Personally, I think the genre has gone the wrong way in some respects.  The new Alone in the Dark and Silent Hill games have characters who are fairly slow, but competent in battle.  I say, why give the gamer the comfort of a weapon and a slow pace that makes it easier to react?  Instead, take a game engine like that in DICE’s Mirror’s Edge and set it in a dark, dilapidated corridor-crawler, with plenty of debris to dodge at break-neck speeds.  Imagine trying to make that tough off-the-wall jump knowing there’s a zombie dog hot on your heels!

F.E.A.R. showed that games can be plenty scary from a first-person perspective, so either take that view and design the game accordingly, or give the player a tight third-person camera, and the ability to switch between flight-focused cameras (looking down hallways, etc) and threat-focused views (which automatically swing to show nearby enemies).

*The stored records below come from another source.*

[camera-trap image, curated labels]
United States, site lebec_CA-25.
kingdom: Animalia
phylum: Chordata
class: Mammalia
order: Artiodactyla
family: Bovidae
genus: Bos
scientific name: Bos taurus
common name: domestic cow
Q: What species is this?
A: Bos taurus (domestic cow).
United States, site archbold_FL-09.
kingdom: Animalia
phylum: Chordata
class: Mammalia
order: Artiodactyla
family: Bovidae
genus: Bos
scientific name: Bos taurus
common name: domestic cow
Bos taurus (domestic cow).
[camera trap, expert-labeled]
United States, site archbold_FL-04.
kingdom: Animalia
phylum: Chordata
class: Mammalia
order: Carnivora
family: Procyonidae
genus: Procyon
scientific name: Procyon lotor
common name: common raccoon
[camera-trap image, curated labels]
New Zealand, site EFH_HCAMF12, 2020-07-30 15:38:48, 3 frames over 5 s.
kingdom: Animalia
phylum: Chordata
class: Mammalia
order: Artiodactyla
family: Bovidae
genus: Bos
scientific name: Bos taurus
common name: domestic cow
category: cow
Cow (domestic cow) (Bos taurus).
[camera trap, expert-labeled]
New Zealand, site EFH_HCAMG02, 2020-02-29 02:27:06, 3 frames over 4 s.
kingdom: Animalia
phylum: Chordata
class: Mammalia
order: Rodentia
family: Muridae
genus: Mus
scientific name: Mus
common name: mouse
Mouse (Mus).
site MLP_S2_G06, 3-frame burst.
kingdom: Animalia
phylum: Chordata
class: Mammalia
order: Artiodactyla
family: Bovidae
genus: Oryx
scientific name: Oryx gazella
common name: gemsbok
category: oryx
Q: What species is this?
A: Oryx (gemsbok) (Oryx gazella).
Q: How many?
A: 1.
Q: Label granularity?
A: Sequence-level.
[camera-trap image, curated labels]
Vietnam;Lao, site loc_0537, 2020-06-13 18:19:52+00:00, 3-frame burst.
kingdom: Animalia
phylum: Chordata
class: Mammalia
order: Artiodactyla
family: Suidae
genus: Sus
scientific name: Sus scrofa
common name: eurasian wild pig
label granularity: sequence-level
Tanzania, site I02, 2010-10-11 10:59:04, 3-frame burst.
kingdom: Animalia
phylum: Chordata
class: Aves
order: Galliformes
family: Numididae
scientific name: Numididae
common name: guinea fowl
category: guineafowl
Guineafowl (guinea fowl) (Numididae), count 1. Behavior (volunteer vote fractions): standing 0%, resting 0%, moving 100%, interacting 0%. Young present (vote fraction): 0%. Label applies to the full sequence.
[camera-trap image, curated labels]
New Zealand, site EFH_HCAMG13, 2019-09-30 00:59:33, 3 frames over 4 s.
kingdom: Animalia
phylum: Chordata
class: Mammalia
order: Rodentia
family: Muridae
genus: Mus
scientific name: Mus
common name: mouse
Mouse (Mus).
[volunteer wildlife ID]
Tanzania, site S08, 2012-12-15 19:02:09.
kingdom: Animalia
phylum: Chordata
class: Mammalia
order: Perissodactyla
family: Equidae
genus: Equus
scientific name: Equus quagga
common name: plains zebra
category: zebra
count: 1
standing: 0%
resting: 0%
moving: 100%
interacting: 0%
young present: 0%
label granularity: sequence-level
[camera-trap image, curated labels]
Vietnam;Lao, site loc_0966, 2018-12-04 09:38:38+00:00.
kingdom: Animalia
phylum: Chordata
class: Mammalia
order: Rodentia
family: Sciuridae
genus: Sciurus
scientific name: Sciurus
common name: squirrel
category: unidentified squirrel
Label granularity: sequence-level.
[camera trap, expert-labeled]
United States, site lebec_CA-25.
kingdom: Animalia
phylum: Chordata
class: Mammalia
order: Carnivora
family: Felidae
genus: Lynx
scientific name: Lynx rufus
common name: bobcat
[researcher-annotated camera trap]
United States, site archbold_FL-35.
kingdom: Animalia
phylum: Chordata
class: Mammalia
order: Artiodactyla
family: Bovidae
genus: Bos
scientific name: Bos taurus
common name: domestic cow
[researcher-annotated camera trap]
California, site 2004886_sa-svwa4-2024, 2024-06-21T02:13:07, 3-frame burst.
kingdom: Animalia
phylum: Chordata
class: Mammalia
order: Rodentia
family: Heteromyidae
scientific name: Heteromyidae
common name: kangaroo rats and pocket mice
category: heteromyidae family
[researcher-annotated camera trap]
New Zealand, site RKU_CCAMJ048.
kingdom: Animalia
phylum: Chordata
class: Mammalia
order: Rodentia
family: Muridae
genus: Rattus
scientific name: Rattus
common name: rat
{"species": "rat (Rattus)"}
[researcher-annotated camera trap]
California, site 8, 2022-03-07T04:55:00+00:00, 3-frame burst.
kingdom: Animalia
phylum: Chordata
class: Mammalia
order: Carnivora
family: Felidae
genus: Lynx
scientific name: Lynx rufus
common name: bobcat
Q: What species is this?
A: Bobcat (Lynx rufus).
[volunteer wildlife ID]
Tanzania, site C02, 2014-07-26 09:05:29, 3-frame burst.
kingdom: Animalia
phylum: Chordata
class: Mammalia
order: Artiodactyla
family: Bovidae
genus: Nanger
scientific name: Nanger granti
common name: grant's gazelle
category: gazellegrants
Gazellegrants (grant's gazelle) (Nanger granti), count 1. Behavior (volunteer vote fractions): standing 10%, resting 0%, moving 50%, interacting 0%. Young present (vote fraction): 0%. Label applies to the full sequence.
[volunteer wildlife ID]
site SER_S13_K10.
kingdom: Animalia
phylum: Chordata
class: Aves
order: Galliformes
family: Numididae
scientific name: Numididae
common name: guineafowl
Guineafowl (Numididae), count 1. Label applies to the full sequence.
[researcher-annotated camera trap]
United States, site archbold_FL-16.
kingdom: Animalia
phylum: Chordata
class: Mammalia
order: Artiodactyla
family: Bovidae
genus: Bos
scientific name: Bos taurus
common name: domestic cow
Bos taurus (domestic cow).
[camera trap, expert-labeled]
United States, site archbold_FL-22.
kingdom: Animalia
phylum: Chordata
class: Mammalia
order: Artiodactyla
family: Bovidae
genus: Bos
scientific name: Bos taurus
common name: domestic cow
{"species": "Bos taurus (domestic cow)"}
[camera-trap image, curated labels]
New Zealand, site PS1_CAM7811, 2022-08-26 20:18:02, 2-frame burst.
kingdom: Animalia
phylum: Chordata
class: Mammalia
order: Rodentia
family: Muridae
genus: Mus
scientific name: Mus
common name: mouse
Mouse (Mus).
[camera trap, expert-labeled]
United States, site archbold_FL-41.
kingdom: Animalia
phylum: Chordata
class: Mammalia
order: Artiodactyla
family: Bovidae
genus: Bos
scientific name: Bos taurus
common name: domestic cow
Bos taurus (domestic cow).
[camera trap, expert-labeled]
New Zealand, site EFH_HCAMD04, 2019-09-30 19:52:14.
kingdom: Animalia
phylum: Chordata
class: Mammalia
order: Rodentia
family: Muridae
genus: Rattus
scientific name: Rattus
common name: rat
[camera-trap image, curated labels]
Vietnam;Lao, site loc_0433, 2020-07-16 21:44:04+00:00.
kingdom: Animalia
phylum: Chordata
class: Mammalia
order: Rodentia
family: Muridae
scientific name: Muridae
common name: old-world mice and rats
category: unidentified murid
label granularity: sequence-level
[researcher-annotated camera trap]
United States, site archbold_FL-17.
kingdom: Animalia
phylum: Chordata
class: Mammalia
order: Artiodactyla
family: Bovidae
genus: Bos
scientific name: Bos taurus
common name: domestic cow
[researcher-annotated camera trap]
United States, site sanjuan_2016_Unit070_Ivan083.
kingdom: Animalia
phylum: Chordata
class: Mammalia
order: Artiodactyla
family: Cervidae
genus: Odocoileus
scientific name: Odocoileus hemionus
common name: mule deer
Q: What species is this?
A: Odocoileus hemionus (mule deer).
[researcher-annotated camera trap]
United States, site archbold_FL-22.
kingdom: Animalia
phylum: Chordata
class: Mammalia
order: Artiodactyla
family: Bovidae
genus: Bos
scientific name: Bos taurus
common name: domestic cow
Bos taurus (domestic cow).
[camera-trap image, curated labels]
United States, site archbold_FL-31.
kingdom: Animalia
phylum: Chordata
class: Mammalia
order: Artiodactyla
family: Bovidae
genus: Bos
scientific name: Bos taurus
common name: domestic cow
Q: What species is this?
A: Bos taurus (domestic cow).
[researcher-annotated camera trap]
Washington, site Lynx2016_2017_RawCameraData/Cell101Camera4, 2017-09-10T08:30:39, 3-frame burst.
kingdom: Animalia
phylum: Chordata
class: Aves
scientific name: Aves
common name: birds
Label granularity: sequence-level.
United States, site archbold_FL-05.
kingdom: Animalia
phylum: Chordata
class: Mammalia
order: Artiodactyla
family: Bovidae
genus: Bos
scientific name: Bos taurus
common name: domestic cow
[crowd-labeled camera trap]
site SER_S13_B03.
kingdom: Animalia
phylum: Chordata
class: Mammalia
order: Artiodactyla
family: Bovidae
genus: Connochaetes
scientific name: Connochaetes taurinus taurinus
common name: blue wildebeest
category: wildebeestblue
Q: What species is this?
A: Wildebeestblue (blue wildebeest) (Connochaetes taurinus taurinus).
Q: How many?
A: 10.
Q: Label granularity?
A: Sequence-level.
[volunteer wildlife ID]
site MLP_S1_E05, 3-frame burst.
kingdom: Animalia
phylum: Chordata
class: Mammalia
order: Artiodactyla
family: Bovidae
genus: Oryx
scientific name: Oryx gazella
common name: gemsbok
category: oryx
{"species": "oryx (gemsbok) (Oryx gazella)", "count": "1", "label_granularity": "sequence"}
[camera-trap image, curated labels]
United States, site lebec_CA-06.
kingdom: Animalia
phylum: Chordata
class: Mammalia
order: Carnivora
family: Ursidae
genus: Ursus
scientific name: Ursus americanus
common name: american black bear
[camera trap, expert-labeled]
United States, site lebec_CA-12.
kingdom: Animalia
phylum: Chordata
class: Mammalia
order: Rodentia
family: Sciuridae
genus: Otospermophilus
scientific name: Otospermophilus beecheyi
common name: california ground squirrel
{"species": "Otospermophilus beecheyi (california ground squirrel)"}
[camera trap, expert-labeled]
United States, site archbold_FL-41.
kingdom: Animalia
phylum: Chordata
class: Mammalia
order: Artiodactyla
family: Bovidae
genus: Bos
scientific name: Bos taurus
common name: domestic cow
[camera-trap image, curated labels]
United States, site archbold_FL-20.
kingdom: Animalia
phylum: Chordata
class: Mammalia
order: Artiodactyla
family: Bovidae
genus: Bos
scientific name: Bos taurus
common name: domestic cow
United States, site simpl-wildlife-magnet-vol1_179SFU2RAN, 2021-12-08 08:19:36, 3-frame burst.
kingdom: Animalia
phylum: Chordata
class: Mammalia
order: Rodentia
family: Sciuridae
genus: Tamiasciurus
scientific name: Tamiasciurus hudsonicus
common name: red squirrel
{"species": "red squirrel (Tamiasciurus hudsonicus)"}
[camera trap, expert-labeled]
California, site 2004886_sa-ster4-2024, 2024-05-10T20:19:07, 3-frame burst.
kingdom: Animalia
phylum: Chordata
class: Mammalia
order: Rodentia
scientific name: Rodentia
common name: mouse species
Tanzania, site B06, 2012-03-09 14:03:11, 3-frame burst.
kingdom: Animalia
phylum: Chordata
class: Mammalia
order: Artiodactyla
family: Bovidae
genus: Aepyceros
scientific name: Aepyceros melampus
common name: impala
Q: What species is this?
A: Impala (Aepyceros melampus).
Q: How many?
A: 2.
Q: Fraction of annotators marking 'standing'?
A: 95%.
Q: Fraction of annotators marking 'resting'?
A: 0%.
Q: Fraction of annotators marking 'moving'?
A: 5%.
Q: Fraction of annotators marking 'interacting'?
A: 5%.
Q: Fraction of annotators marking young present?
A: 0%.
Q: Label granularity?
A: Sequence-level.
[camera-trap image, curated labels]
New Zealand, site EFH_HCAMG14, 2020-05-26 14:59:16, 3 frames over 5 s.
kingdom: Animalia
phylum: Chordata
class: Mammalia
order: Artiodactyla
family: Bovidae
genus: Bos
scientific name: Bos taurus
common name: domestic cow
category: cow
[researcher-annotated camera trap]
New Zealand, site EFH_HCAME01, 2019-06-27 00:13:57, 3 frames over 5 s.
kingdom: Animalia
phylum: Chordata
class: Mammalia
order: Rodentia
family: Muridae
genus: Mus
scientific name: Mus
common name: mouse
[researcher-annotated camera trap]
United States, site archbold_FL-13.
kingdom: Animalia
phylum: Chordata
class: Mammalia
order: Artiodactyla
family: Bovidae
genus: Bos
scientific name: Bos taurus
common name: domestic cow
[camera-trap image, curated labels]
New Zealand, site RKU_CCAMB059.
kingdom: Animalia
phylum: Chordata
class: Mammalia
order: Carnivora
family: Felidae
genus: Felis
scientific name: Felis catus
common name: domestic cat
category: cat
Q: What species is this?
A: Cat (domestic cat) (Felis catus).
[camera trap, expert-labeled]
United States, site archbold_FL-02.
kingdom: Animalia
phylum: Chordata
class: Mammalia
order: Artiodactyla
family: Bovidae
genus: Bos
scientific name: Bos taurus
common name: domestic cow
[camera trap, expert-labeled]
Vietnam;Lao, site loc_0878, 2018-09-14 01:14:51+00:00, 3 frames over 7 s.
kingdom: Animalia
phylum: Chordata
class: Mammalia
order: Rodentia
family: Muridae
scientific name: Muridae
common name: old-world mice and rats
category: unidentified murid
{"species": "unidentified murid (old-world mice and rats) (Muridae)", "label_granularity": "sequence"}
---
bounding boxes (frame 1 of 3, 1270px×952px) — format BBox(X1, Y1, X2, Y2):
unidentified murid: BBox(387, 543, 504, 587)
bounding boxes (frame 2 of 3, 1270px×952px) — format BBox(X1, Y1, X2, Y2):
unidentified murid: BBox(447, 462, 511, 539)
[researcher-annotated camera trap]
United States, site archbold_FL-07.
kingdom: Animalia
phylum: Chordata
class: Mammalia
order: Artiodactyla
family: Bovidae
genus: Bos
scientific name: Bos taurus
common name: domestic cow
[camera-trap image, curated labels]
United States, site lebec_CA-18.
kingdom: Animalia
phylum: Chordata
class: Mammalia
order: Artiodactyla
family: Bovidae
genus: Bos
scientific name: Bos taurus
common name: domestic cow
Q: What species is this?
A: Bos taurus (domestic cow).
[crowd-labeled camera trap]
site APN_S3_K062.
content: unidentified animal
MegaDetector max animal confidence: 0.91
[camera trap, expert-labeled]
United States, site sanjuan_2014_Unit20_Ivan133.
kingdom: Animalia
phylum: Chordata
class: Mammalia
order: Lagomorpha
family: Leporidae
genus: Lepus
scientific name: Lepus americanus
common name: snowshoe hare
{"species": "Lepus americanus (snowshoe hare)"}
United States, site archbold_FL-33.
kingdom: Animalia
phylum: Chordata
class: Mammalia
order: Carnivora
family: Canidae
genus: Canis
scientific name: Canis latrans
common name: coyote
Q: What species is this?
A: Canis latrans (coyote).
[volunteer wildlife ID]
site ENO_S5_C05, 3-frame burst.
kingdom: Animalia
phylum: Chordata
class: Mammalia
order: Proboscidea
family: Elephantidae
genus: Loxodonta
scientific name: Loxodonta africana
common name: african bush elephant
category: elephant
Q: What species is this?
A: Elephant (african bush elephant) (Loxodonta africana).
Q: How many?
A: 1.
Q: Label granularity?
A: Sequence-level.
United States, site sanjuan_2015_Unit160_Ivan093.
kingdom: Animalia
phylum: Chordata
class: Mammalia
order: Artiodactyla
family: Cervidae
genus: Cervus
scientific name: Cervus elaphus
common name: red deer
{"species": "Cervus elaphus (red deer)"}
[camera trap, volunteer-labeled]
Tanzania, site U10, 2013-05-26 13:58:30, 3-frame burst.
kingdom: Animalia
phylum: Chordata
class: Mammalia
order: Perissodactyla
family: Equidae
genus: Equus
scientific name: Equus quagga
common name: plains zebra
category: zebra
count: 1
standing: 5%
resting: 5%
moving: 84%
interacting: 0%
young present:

With bad controls and cameras out of the way survival horror games can concentrate on risk, pop-out scares, and ambiance.  As I said above, it is easy to get players with pop-outs the first time, but easy to overuse them and create a bored audience.  Instead, using risk and ambiance, they can time these pop-outs to great effect.

Action games like Ninja Gaiden and Devil May Cry escalate the amount of risk at any given point in gameplay steadily.  Encounters start out with a group of enemies and an unhurt protagonist.  Players trade kills for damage, the amount of both based on the skill of the players, and lead to situations where the players must choose to use fixed resources like healing items, or take the chance of dying and restarting.

Horror games tend to put more emphasis on flight responses than fight, so a smart developer could actually have more control over the rate at which the risk escalates.  While still action-heavy, Valve’s Left 4 Dead is a great example of this.  It utilizes an AI “Director” to monitor the players’ progress and match semi-scripted events to their observed skill level.  A modified version of this idea could be used with a fast horror game like the one I suggested above to challenge the player or offer them respite when things get too tough.

Unfortunately, good scary stories – stories with “ambiance” as I have used the term so far – are written by smart authors.  Smart authors understand fear, and use careful pacing and maintain tight control over what the audience knows and does not know.  Good stories, horror or not, are hard to come by in this industry, and from what I can tell, recognition for the authors is rare.

I probably sound like I have an agenda, and I do, when I say that the horror genre is one of many that could significantly benefit from a shift in the industry toward more writing talent.  A few big name authors, like Tom Clancy and Clive Barker, have dabbled in games, though they tend more toward product branding than actual story penning.  I am more excited that writers like Rhianna Pratchett (Overlord, Heavenly Sword) are getting recognized for their portfolios, and even landing interviews in game magazines.